►
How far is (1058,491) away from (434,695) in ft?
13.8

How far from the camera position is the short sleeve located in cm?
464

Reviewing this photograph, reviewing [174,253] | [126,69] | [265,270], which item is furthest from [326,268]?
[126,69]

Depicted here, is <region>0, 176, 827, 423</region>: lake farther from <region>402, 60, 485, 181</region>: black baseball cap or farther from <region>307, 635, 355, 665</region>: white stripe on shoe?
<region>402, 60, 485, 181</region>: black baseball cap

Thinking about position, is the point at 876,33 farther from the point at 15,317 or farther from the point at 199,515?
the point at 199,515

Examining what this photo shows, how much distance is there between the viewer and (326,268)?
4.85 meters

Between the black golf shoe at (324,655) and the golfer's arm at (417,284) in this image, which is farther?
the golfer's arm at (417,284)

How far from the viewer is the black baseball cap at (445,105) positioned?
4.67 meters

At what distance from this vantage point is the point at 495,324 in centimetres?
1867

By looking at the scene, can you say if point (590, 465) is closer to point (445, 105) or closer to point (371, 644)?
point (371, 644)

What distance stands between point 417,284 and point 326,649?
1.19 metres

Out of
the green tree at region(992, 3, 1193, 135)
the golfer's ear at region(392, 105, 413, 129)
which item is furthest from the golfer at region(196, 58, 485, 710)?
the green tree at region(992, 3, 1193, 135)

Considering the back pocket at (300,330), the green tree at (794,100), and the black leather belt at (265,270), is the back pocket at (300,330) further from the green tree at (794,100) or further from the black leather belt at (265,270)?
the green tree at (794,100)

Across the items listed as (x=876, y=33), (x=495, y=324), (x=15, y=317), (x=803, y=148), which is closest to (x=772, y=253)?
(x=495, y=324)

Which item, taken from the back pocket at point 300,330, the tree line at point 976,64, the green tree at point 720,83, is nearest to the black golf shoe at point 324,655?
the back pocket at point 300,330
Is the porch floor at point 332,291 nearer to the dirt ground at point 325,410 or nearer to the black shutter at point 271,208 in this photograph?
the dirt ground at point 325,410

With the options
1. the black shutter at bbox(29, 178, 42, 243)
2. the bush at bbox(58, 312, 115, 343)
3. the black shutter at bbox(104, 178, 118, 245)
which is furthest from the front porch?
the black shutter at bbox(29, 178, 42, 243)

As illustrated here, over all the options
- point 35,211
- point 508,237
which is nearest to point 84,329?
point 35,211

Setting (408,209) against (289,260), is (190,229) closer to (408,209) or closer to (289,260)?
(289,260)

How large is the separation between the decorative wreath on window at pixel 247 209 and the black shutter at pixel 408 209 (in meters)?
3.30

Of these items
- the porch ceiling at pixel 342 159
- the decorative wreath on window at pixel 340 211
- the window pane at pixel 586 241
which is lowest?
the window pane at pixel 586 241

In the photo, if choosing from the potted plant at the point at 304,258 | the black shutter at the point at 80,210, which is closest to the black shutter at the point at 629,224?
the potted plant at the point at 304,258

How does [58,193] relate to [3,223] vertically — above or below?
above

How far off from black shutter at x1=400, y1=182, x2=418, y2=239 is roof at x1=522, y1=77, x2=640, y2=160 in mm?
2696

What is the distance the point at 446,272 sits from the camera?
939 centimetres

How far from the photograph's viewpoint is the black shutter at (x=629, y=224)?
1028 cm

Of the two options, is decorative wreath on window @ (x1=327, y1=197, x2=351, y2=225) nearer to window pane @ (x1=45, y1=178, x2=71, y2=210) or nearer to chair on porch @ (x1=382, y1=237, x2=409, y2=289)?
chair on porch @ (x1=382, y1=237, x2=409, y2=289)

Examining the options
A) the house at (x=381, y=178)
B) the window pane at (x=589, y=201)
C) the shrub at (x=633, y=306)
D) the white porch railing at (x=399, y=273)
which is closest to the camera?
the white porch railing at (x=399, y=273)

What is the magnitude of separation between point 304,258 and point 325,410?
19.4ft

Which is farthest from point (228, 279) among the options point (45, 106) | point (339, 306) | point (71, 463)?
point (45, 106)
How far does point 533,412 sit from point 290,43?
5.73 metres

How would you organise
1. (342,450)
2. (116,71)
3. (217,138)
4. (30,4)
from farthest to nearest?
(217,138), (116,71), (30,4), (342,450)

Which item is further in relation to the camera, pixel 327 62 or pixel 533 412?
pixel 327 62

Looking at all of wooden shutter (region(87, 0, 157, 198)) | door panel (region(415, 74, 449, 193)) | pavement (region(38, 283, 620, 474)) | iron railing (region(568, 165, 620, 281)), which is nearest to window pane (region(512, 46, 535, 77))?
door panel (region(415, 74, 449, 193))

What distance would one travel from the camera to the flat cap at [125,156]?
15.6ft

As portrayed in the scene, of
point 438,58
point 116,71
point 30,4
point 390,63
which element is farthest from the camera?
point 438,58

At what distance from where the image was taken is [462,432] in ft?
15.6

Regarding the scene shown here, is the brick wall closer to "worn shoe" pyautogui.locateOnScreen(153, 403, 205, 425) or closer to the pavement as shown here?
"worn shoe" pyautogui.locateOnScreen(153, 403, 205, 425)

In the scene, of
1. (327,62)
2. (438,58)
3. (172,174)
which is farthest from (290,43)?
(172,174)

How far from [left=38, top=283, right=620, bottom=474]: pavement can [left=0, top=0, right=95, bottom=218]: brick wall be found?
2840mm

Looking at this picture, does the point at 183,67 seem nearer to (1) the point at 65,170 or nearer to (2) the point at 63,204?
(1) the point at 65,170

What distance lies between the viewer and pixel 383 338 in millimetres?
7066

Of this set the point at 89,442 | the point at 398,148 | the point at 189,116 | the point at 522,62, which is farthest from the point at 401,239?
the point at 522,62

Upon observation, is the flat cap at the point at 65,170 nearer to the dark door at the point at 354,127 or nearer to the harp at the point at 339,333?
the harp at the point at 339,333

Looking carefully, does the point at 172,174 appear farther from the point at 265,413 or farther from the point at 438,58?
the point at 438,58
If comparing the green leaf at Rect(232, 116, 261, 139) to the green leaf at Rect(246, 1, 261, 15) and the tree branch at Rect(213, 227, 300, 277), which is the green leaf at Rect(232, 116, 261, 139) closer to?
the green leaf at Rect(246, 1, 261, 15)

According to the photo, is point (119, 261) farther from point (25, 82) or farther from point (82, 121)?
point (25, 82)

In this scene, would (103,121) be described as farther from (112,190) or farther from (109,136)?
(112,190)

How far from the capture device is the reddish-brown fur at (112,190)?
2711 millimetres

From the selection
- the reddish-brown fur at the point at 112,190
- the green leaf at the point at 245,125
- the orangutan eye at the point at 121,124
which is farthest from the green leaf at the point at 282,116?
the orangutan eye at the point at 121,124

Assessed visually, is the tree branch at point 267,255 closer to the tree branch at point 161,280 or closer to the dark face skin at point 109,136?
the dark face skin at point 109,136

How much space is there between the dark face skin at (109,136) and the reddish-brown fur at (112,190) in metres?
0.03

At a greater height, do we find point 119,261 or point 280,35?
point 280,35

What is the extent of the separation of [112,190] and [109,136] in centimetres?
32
◄
What this task involves: Return the lines of the listing exactly, from the line with "In this scene, would" through the end of the listing.

Solved exercise:
In this scene, would (103,121) be described as farther from (112,190) or farther from (109,136)?
(112,190)

How far from the capture device is the reddish-brown fur at (112,190)?
2711 millimetres

From the selection
- the reddish-brown fur at the point at 112,190
- the green leaf at the point at 245,125
- the orangutan eye at the point at 121,124
which is farthest from the green leaf at the point at 282,116?
the orangutan eye at the point at 121,124

Assessed visually, is the tree branch at point 267,255 closer to the tree branch at point 161,280 or closer to the dark face skin at point 109,136?
the dark face skin at point 109,136

How much space is there between the dark face skin at (109,136) and the reddish-brown fur at (112,190) in metres?
0.03

At a greater height, do we find point 119,261 or point 280,35?
point 280,35

What is the extent of the separation of [112,190] and [109,136] in centimetres?
32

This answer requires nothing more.